Unlike other SVOD services like Netflix and Amazon Prime, Peacock’s unique 3 tier offering is inclusive, enabling people who can’t afford extra costs to access the service. As explained by Matt Strauss, chairman of Peacock and NBCUniversal Digital Enterprises:
“There were already signs of subscription fatigue. And there was this belief in the industry that people didn’t want advertising or didn’t like advertising. That just isn’t true. Free, ad-supported content plays to our strength, and that has been where we focused.”
For many viewers, this could be the perk that makes them choose Peacock over other SVOD options.
Peacock enables Comcast to repurpose older assets through new revenue channels. Going D2C was a great way to reach new audiences and gain valuable customer data about viewer
preferences and boost their digital transformation.
PantryShop enables users to order snack kits with PepsiCo products like SunChips, Quaker Oats, Gatorade and Tropicana. Free shipping is standard, and purchases are mobile optimised
to provide a seamless and convenient customer experience. The kits come in different categories, including Rise & Shine, Protein, Snacking, Workout & Recovery, and Family Favorites, and pricing varies from $29,95 to $49,95.
The initiative was taken from concept to execution in less than 30 days by leveraging Pepsico assets like know-how, inventory, customer insights and technology.
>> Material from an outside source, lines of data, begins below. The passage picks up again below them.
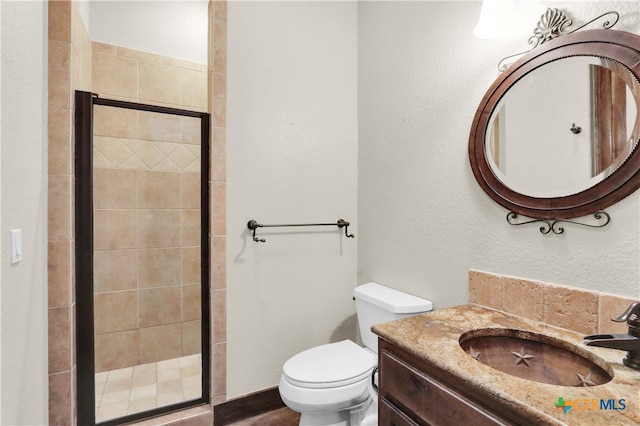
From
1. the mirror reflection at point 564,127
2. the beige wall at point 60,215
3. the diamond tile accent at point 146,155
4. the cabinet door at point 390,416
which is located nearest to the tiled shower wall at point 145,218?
the diamond tile accent at point 146,155

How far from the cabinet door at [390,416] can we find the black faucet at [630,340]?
584mm

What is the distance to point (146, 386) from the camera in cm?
206

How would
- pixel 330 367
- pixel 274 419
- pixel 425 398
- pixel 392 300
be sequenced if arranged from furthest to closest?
pixel 274 419 < pixel 392 300 < pixel 330 367 < pixel 425 398

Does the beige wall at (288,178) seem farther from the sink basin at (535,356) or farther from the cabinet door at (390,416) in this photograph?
the sink basin at (535,356)

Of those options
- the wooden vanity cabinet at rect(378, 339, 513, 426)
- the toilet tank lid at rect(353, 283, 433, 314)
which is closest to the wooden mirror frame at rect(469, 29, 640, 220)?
the toilet tank lid at rect(353, 283, 433, 314)

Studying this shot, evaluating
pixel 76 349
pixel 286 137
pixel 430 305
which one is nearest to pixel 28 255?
pixel 76 349

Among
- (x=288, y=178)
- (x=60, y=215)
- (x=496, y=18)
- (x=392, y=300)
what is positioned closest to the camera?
(x=496, y=18)

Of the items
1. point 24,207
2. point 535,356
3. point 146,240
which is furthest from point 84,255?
point 535,356

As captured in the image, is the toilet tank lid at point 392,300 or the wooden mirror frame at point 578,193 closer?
the wooden mirror frame at point 578,193

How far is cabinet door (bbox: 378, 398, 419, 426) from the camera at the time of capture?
1026 millimetres

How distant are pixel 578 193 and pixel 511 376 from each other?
27.4 inches

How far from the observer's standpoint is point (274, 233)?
1951 millimetres

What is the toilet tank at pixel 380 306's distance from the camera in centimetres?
158

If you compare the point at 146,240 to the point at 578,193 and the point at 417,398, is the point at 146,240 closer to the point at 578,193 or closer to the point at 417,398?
the point at 417,398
Pepsico noticed their customers couldn’t access their products when the pandemic started and created a way to go directly to them. The D2C model provided a low-resource structure for them to meet customer needs more efficiently.
Visible is a low-cost phone service with no physical stores, no annual contracts, and no foot-long bills. It offers unlimited data, minutes, and messaging services for a flat fee of $40 a month. Every aspect of the plan can be managed through the Visible app, making it easier for customers to sign up, order what they need and even terminate their plans at any time from anywhere.
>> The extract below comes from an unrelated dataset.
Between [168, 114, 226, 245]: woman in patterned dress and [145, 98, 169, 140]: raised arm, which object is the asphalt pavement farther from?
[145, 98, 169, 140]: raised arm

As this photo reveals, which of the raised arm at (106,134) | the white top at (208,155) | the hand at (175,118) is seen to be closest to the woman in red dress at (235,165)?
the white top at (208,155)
They even have a Pay Party option where groups of customers (you can sign up with friends or family or even strangers to form a “party”) can access the plan for less money (e.g. groups of 2 pay $35 each per month, groups of 3 pay $30 and groups of 4 pay $25).
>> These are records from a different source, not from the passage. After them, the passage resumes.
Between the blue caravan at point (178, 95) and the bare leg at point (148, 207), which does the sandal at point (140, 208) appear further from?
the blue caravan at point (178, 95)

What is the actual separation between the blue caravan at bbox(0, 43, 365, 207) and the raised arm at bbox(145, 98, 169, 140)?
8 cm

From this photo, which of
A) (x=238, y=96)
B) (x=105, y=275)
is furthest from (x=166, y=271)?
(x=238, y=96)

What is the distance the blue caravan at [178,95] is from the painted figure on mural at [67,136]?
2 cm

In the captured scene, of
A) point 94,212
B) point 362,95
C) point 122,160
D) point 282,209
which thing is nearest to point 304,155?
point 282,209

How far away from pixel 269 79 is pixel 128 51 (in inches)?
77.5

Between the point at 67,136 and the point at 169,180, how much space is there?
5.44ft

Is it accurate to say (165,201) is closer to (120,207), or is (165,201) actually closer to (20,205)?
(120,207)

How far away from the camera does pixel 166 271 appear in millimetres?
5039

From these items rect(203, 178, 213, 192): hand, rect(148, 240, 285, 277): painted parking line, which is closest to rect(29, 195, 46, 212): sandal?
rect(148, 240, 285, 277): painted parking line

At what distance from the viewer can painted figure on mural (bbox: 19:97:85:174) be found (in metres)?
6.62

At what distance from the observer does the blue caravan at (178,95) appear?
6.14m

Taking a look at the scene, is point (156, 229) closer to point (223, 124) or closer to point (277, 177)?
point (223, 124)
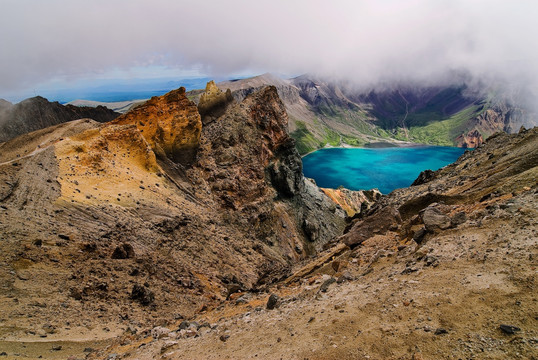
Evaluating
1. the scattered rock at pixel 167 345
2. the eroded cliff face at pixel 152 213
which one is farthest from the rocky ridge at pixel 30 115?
the scattered rock at pixel 167 345

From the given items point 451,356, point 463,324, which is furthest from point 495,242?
point 451,356

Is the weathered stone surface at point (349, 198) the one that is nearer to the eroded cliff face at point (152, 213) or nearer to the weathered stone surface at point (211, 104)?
the eroded cliff face at point (152, 213)

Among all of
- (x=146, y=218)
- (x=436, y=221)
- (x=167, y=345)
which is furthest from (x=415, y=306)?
(x=146, y=218)

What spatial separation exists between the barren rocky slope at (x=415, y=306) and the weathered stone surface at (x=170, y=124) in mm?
27318

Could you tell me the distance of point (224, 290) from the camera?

Through research and co-creation with customers, Verizon created a straightforward plan, no hidden fees, and no long-term contracts through a D2C channel. Despite having created a potential competitor, Visible helps Verizon more accurately meet client demand with a direct, transparent experience.
D2C as part of your innovation strategy
Experimenting with your own corporate startup is a low-risk way to test how the D2C business model can benefit your business. Like the companies above, you can leverage it to reach new markets, access customer insights, gain control over your branding and increase profits by cutting out third party retailers.
With more people than ever shopping online and directly from vendors, making a D2C pivot is a smart move - and there’s no better time than now to start innovating.